The exact lines of the listing, from its first through the line that contains "お得なおまとめ買いも！", are to make up the answer, and pictures are to be left out.

- EXTRACTED ENTRIES -

┏━━

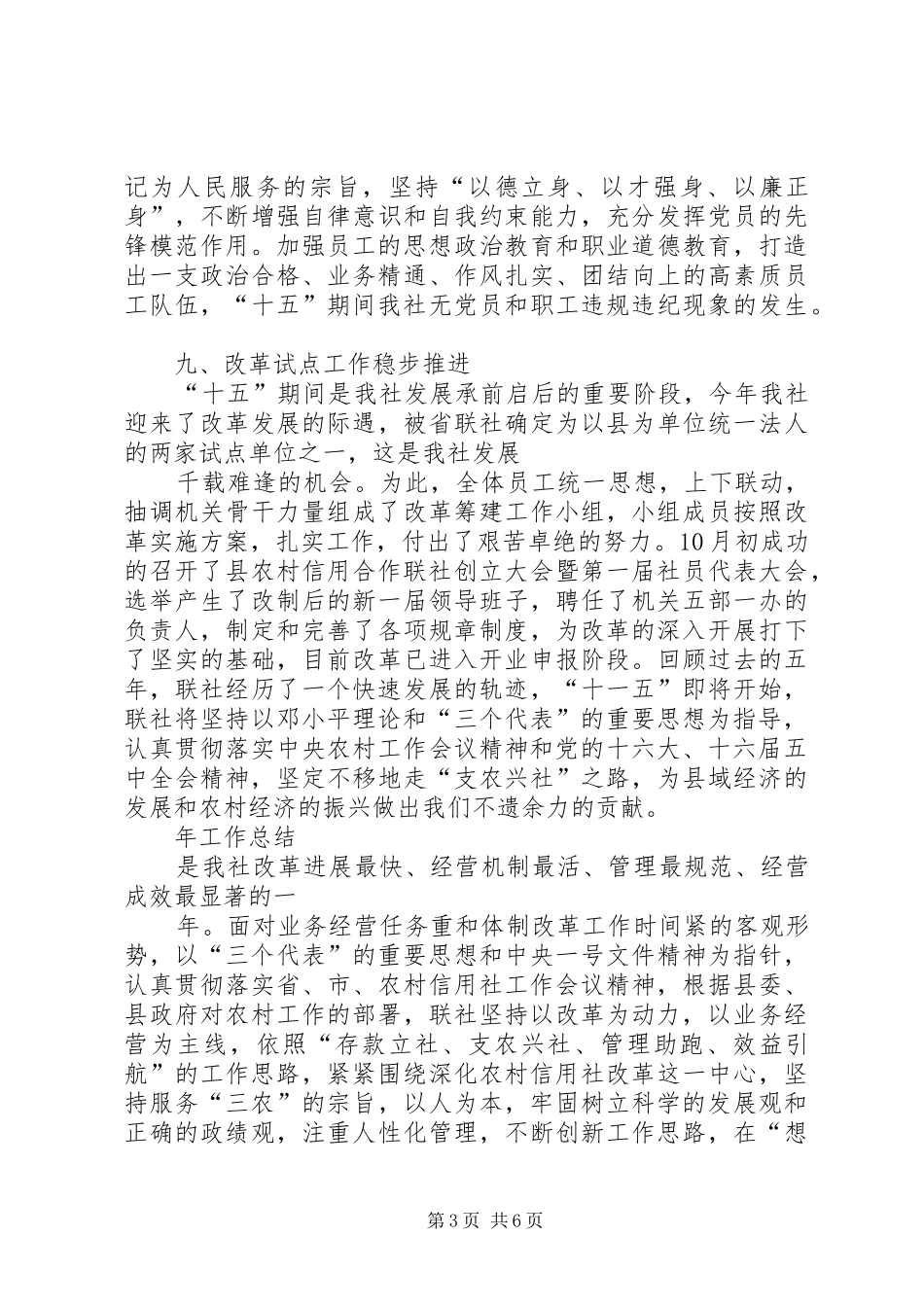 农村信用合作联社工作总结工作规划_第3页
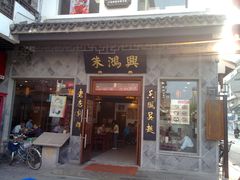 -朱鸿兴面馆(镇湖店)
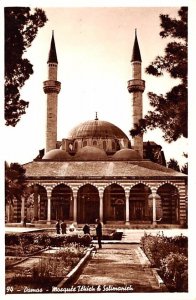 Mosquee Tekieh & Solimanieh Damacus, Syria , Syrie Turquie, Postale, Universe...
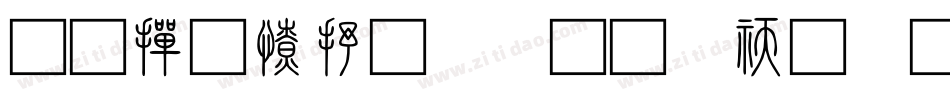 北师大甲骨文转换器字体转换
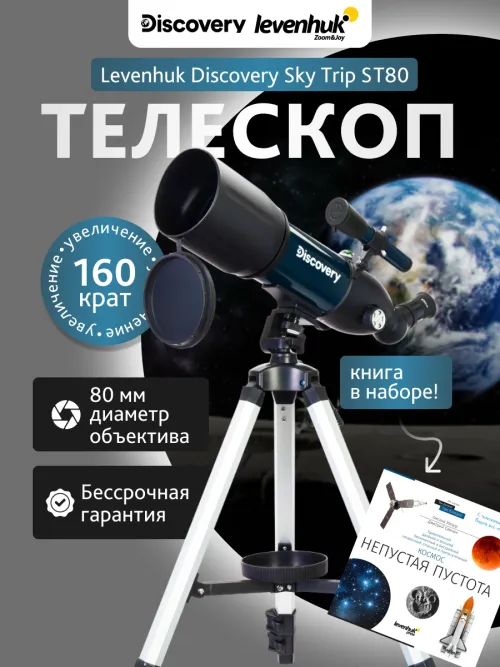 Телескоп Levenhuk Discovery Sky Trip ST80 с книгой,  20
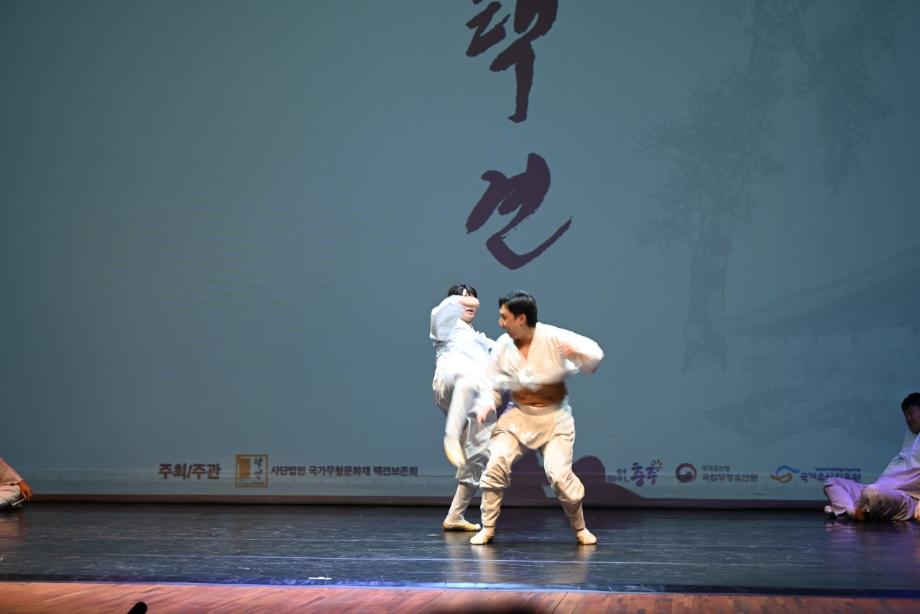 충주 택견 활성화 방안 연구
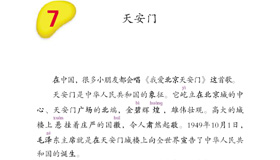 Abrir PDF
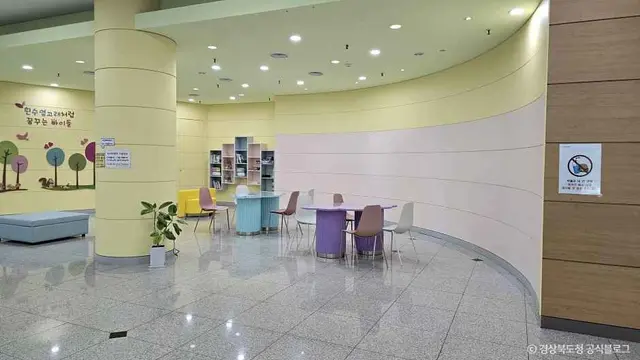 문경자연생태박물관 사진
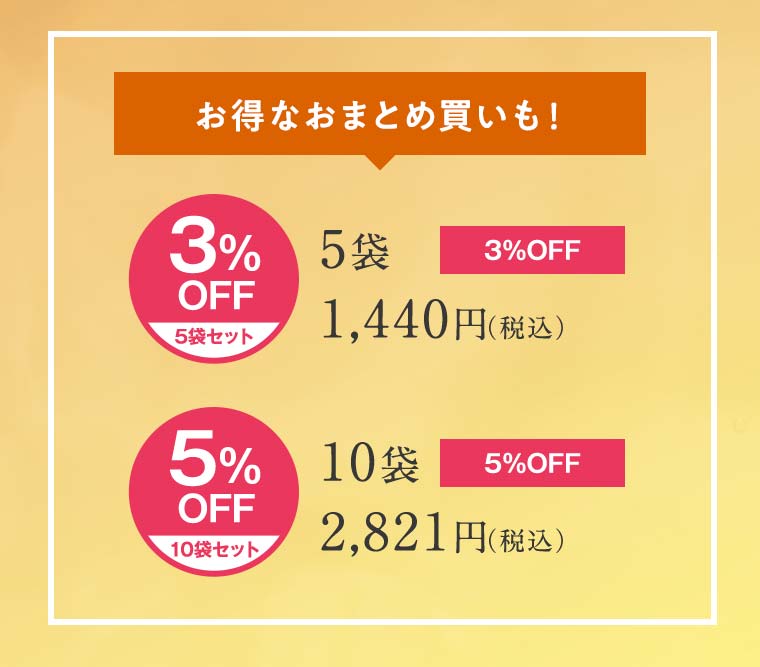 お得なおまとめ買いも！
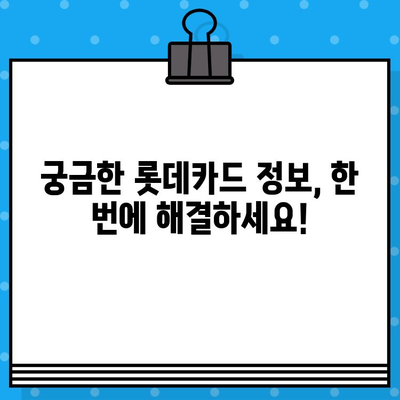 롯데카드 고객센터 전화번호 & 상담원 연결 방법| 빠르고 정확하게 해결하세요! | 롯데카드, 고객센터, 전화번호, 상담원 연결, 고객 지원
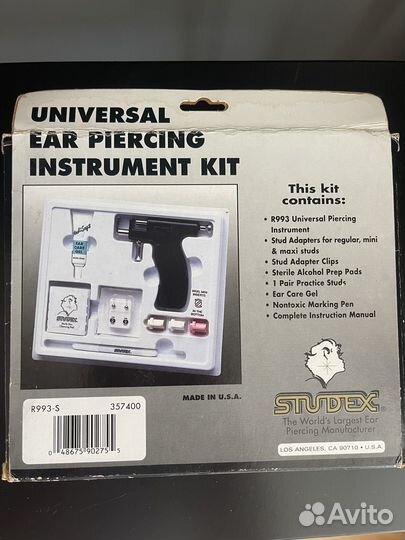 Пистолет для прокалывания ушей Studex Оригинал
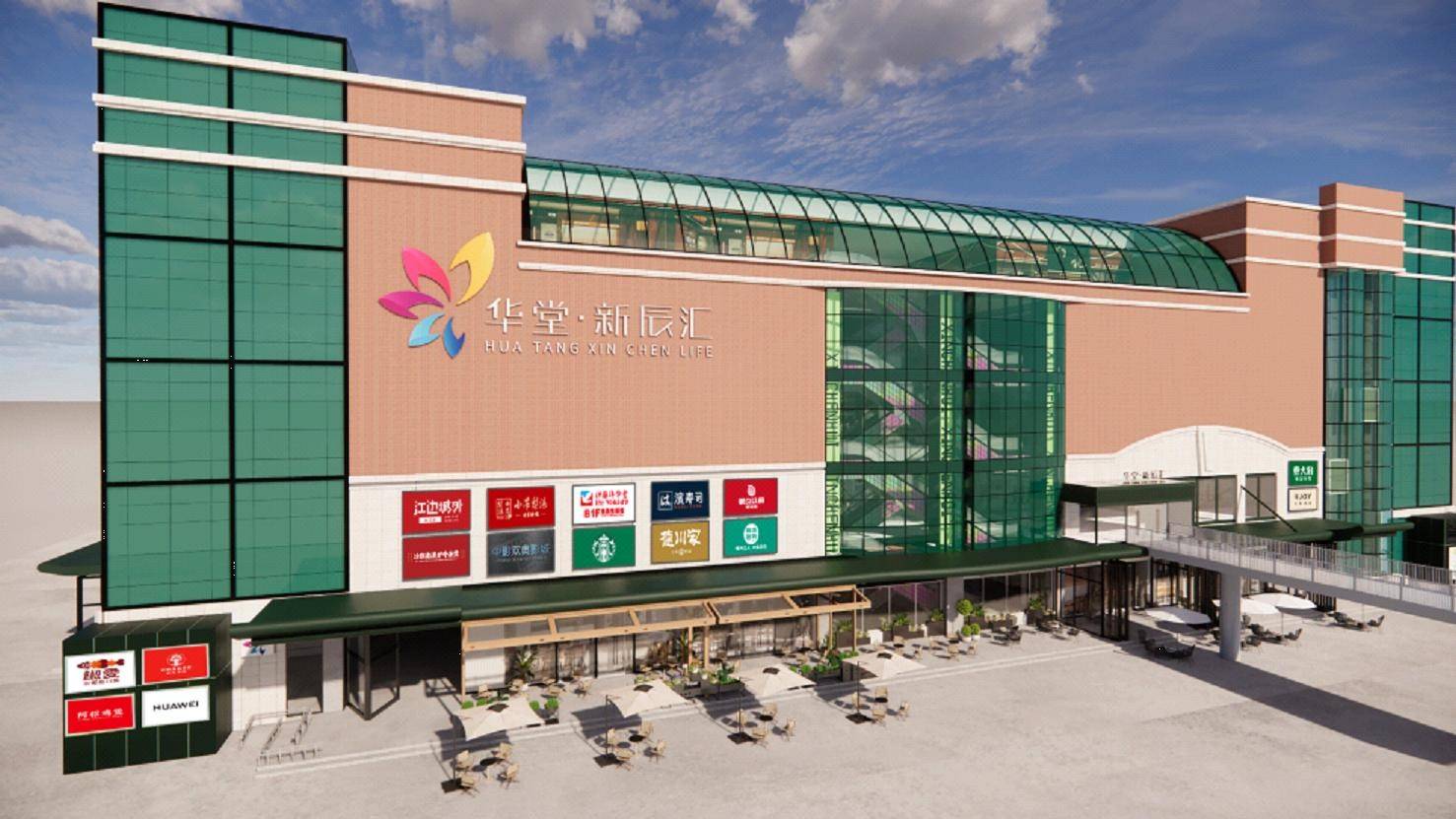 华堂·新辰汇盛大开业,打造北京商业新地标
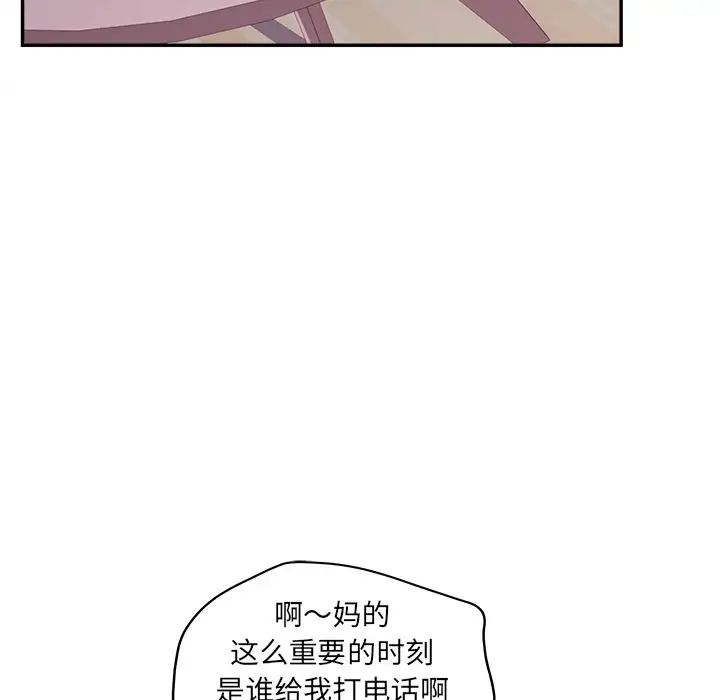 认养女第24话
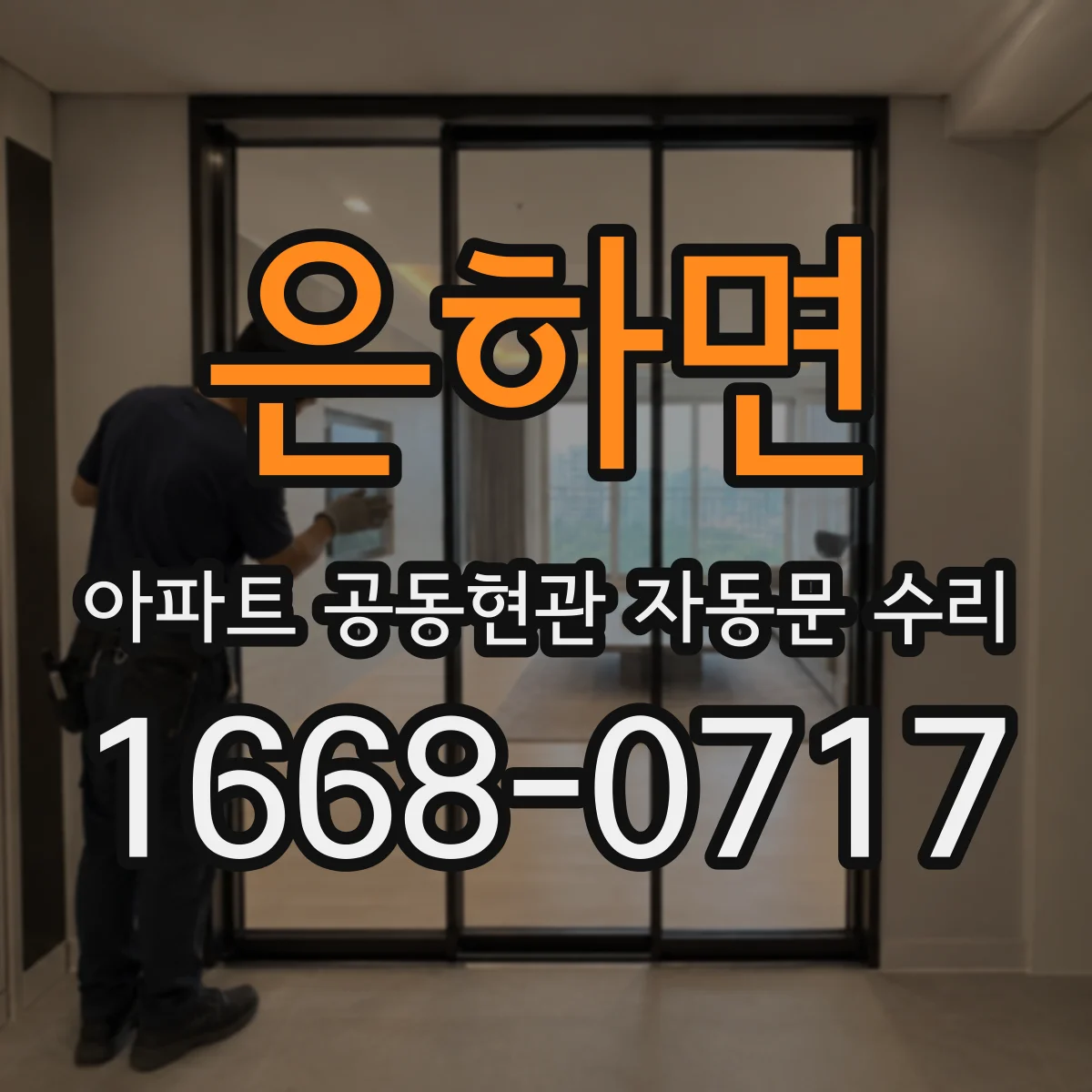 은하면 아파트 공동현관 자동문 수리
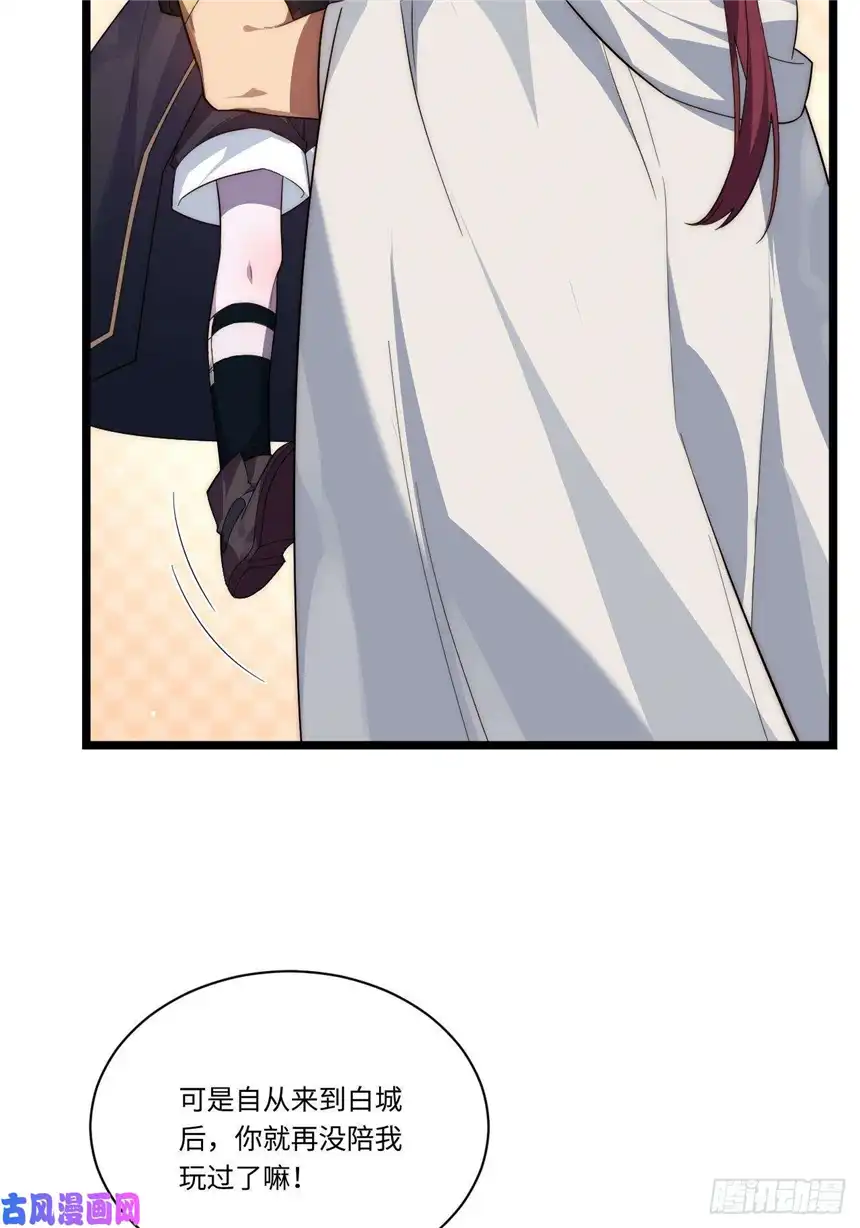 迈向克里玛莎27.勇者与恶龙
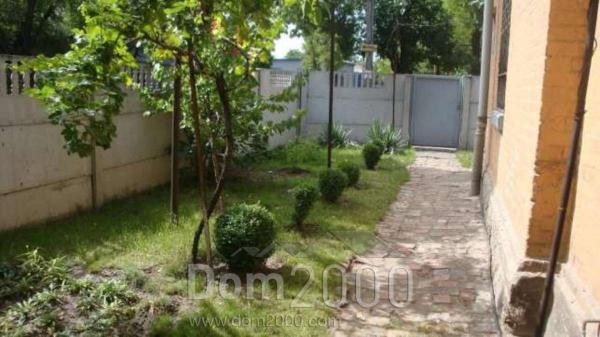 For sale:  4-room apartment - Каруны ул. д.3, Dnipropetrovsk city (5610-824) | Dom2000.com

┗━━

- OUTPUT FOR THIS EXERCISE -
 农村信用合作联社工作总结工作规划_第3页
 -朱鸿兴面馆(镇湖店)
 Mosquee Tekieh & Solimanieh Damacus, Syria , Syrie Turquie, Postale, Universe...
 北师大甲骨文转换器字体转换
 Телескоп Levenhuk Discovery Sky Trip ST80 с книгой,  20
 충주 택견 활성화 방안 연구
 Abrir PDF
 문경자연생태박물관 사진
 お得なおまとめ買いも！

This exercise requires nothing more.